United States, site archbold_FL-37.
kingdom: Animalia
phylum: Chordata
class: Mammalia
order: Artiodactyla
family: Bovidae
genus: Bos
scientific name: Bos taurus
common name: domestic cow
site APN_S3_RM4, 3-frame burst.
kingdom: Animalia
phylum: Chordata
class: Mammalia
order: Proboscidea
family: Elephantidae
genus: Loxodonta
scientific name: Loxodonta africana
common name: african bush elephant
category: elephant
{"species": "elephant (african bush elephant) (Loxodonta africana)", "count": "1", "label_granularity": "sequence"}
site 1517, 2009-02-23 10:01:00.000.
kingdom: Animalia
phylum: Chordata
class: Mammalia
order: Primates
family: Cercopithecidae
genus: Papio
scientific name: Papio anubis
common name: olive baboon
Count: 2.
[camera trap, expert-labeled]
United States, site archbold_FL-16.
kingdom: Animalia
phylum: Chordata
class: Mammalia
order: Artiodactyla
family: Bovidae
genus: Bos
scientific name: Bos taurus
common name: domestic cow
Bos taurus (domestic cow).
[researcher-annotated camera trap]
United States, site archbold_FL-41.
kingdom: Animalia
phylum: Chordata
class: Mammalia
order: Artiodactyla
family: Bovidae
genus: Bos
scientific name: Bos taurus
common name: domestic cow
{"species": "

Action item: What belongs in the answer is each line of the listing that contains the word "site".

Written answer:
United States, site archbold_FL-37.
site APN_S3_RM4, 3-frame burst.
site 1517, 2009-02-23 10:01:00.000.
United States, site archbold_FL-16.
United States, site archbold_FL-41.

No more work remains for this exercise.